Little Black Book

Food, Fado, and High Spirits Are All the Rage in Lisbon

by Nick Papa
Tagus The Tagus River, Lisbon. Photo by Jason Briscoe / Unsplash.

What's going on in Lisbon? Get up to speed on Europe's still-underrated gem.

LISBON – Lisbon is ancient, but it's not antiquated. While the Portuguese capital has all the features most travelers consider to be characteristic of a European city — clattering trams, cafe-lined boulevards, and grand architecture — Lisbon's urban beauty is the result of a contrasting effect. It's cobblestone streets and majestic squares are just as famous as its graffiti-covered monuments. From the Gothic grit of the Alfama district to glamorous Baixa, here's how to experience Lisbon like a local.

Bairro de Alfama
Near R. de São João da Praça
Ancient and picturesque, the Alfama district is known for its panoramic pleasures, hidden gardens and tiny tascas, bars that serve small bites.

Tasca do Chico
R. do Diário de Notícias 39; +351-965-059-670
For a typical night out in Lisbon, this traditional bar is one of the most distinctive in Barrio Alto. Go for red wine, roasted sausage, and fado, a type of popular Portuguese song accompanied by mandolins or guitars.

Fábrica dos Pastéis de Belém
R. Belém 84-92; +351-21-363-7423
Since 1837, Fábrica dos Pastéis de Belém has been baking Lisbon's famous pastéis de belém by hand using traditional methods. The pastries, filled with custard cream and lightly dusted with cinnamon, are enjoyed all hours of the day, but it's best to pick up a fresh batch in the evenings to avoid the crowds during the morning and afternoon rush.

Pasteis de Belem, Lisbon

Lisbon's famous pastries. Photo courtesy of Fábrica dos Pastéis de Belém.

Topo rooftop bar, Lisbon

Topo rooftop bar. Photo courtesy of Chadner Navarro.

Sol e Pesca
R. Nova do Carvalho 44; +351-21-346-7203
Housed in a former fishing tackle shop, the restaurant helped transform the Cais de Sodré district into one of Lisbon's coolest. Order a few conservas (tins of sardines, tuna, and other preserved fish) with beer or wine for an authentic and affordable meal.

Commercial Center Martim Moniz, Praça Martim Moniz; +351-21-588-1322
See Lisbon from a new perspective atop this ultra modern rooftop bar. When you're done taking in views of São Jorge Castle and the pastel houses of the old city, order a few expertly crafted cocktails made by master bartenders at Black Pepper & Basil.

Bar 38º 41′
Doca do Bom Sucesso; +351-21-040-0200
Located between two iconic Lisbon landmarks — the historic Belém Tower and the mid-20th-century Monument to the Discoveries — the bar at the Belém Altis Hotel & Spa is fantastic for a post-sightseeing beverage with great views of the Tagus River.

Escandinhas de Sao Cristovao, Lisbon

Lisbon graffiti art.
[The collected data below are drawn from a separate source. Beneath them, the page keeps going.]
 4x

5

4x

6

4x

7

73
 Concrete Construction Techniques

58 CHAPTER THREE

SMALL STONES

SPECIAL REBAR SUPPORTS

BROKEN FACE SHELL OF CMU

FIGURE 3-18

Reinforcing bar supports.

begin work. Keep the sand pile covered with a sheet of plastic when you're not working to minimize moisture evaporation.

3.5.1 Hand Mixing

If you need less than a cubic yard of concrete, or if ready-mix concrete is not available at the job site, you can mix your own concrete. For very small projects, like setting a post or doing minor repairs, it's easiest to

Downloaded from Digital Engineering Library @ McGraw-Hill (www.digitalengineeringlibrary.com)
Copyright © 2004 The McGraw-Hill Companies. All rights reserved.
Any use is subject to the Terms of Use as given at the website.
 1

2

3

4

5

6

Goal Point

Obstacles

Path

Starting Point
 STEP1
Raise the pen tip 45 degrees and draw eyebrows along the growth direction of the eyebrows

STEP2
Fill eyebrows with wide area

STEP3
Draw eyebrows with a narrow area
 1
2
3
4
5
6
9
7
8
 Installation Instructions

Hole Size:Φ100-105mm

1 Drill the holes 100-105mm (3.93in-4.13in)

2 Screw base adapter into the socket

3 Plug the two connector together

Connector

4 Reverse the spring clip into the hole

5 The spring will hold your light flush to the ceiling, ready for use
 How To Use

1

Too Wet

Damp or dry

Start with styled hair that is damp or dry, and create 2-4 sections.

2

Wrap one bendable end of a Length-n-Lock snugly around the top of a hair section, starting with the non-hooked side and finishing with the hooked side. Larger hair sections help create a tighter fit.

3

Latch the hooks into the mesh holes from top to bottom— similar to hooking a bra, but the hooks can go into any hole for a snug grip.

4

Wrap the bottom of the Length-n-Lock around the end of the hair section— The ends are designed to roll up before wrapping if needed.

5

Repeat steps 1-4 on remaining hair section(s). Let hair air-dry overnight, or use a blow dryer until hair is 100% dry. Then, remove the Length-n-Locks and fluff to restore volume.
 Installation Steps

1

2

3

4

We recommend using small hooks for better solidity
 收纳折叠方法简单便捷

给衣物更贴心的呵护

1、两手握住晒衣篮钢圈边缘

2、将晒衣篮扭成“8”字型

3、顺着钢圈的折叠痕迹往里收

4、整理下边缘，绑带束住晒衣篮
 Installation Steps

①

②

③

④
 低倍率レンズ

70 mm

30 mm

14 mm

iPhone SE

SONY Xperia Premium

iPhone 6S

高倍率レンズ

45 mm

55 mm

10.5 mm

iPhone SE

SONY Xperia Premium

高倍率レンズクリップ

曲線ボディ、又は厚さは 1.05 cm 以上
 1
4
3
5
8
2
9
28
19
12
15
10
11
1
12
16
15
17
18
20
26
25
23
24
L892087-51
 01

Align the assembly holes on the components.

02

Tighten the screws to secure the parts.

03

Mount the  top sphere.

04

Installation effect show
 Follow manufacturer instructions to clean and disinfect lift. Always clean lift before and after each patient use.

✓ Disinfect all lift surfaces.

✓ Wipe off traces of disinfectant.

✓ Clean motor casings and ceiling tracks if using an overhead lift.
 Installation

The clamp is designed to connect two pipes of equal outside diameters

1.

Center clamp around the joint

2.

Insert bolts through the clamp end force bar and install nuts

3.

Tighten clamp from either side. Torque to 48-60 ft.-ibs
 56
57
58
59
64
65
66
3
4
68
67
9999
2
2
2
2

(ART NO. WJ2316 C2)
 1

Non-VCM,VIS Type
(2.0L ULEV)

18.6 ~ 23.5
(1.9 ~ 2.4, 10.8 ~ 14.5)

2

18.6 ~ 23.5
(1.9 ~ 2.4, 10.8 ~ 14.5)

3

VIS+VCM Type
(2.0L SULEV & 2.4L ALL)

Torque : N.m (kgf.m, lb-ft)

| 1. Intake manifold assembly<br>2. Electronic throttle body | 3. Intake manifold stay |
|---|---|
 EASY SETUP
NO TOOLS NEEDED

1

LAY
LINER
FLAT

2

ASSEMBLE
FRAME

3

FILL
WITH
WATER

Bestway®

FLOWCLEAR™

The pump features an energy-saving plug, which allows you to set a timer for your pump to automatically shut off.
Photo courtesy of Alexandre Cotovio.

Azulejos, Lisbon

Lisbon's colorful azulejos. Photo by Nathalia Segato / Unsplash. 


Escadinhas de São Cristóvão
Near Escadinhas de São Cristóvão 8; no phone
Head east from the elegant shopping streets in Baixa — the oldest example of Neoclassical design and urban planning in Europe — to see an edgier side of Lisbon at this graffiti tribute, a collaboration by local artists, including Spotted by Locals' own Alexandre Cotovio.

Casa do Alentejo
R. das Portas de Santo Antão 58; +351-21-340-5140
Hidden behind a plain façade, the Moorish-style interiors of Casa do Alentejo are almost as impressive as the food served inside. Enjoy dishes from Alentejo, a region in central Portugal, while admiring the restaurant's palatial 17th-century dining rooms.


d'Orey & Cardoso
R. do Alecrim 68; +351-21-343-0232
Bring home a piece of Lisbon — specifically, iconic azulejos (tiles). While there's no shortage of shops selling a variety of the colorful tiles, many are blatantly inauthentic. For the real deal, make the trip to Chiado to visit the antique tile specialists.

Almalusa Baixa-Chiado

A bedroom at AlmaLusa Baixa-Chiado. Photo courtesy of AlmaLusa Baixa-Chiado.


AlmaLusa Baixa-Chiado
Praça do Município 21; +351-21-269-7440
Originally the city's arsenal, the 28-room hotel emphasizes all things Portuguese: a restaurant that serves traditional dishes, modern design (by Giano Gonçalves) that complements the building's 18th-century framework. and guest rooms with individual style.